Your task — Output the whole listing exactly, except for the pictures in it.
── Provided data ──
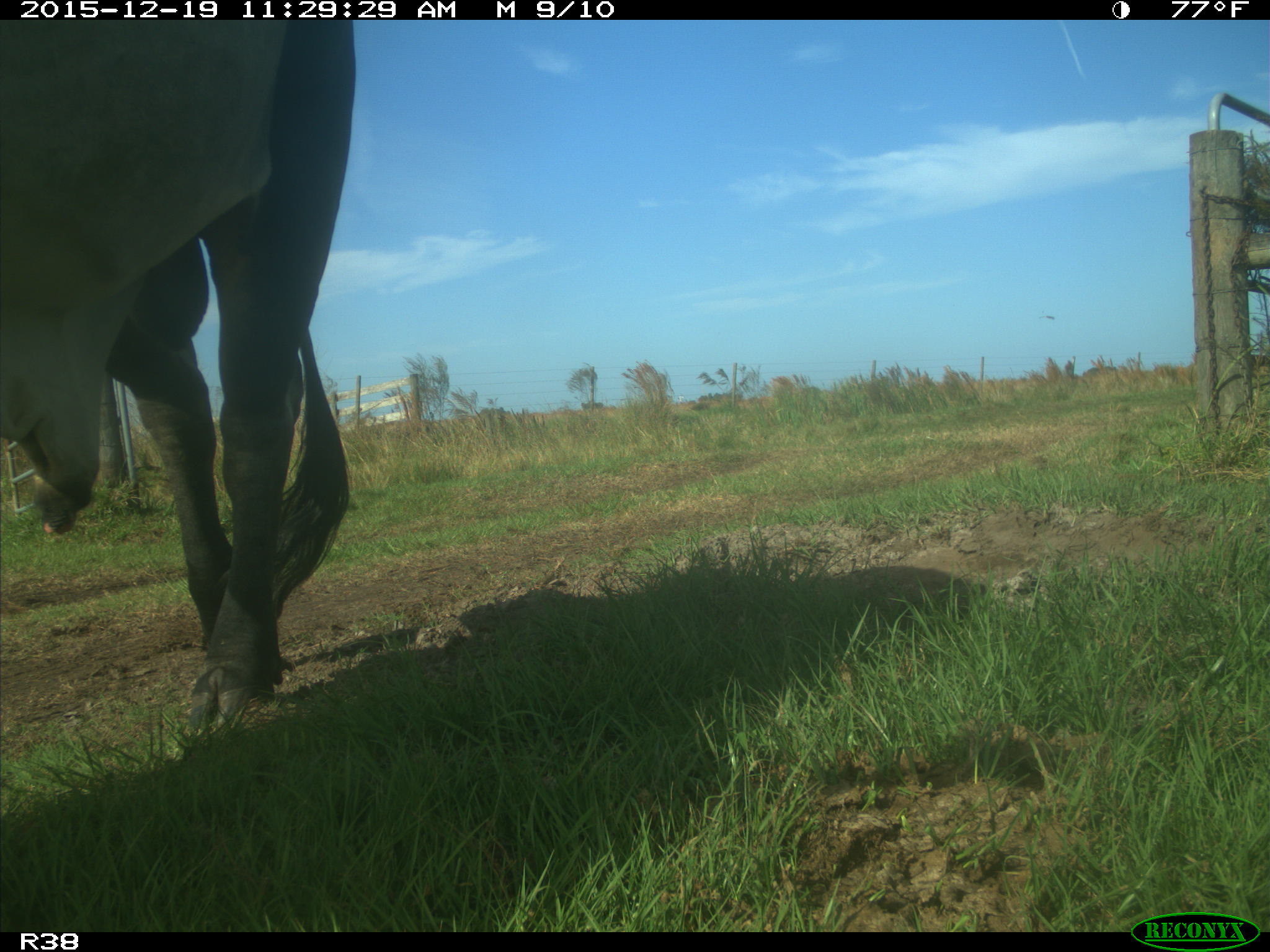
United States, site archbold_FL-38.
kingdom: Animalia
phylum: Chordata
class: Mammalia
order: Artiodactyla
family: Bovidae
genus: Bos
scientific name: Bos taurus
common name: domestic cow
───
Written reply —
United States, site archbold_FL-38.
kingdom: Animalia
phylum: Chordata
class: Mammalia
order: Artiodactyla
family: Bovidae
genus: Bos
scientific name: Bos taurus
common name: domestic cow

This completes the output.